Regions in the chromosomes known as "fragile sites" are not unusual, as past studies have shown, but these gaps in the DNA structure of a newly-reproduced cell can easily be broken apart, hence increasing chances of cancer in humans.

Whenever a new cell replicates itself and a hitch occurs in the copying of the 46 chromosomes, a gap is developed, hence encourage a string of inevitable chromosomal rearrangements. Worse, it can serve as a breeding ground for cancer.

Through an extensive mapping of these fragile sites, scientists from the Duke University School of Medicine discovered that these sites are formed from where the DNA copying had supposedly slowed or stalled due to certain sequences of DNA or simply in their structural elements.

"Other studies have been limited to looking at fragile sites on specific genes or chromosomes," said Thomas D. Petes, Ph.D., a Minnie Geller professor of molecular genetics and microbiology at Duke. "Ours is the first to examine thousands of these sites across the entire genome and ask what they might have in common."

In their study, which was published recently in the journal  Proceedings of the National Academy of Sciences, the team discovered a potential method on how to fully understand the genetic abnormalities underlying many solid tumors.

Petes and his team dropped off levels of DNA polymerase in the yeast cells ten times lower than the usual number. With a state-of-the-art technology called "gene chip," the team began to map out the segments where a particular rearrangement occurred.

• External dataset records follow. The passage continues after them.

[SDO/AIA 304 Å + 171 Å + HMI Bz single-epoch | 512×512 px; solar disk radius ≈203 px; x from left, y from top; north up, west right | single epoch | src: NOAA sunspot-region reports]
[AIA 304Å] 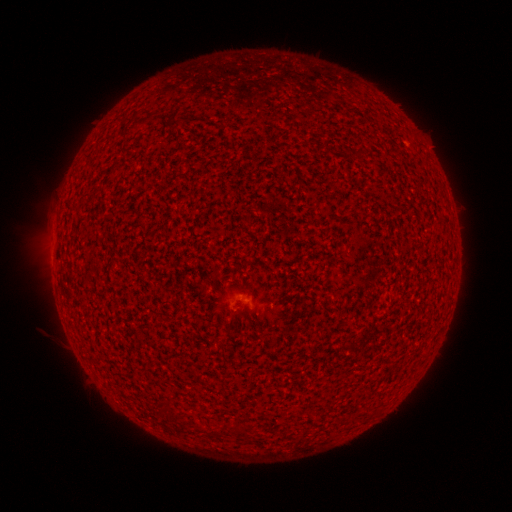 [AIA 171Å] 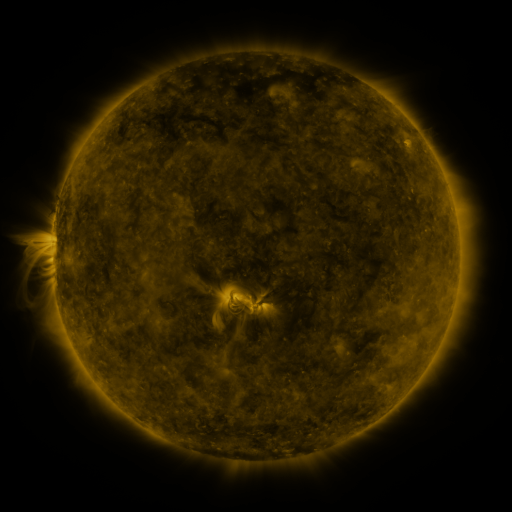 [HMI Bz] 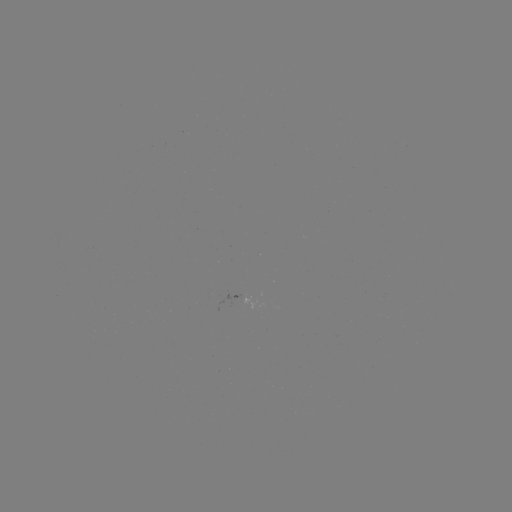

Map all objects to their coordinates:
(none)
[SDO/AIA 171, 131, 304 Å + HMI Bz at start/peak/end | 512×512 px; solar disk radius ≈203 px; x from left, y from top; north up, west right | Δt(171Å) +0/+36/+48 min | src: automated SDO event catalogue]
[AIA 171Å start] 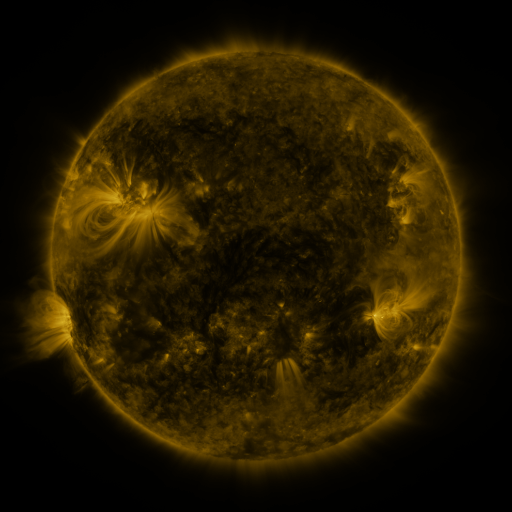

The process produced a huge number of data that had to be analyzed by looking for further studies that could support the themes that kept coming up in the regions they surveyed. The team came down to a conclusion that reversed duplication, as well as the replication or termination signals and the transfer of RNA genes prompted the stalling in the replication of DNA.

It was in the 1980s that "fragile sites" was first used to describe the gap in the chromosomes of mammalian cells. They were found to have been produced by a faulty copying of DNA. The yeast Saccharomyces cerevisiae, meanwhile, served as an ideal sample in determining how polymerase could affect the pacing of the copying of the chromosomes.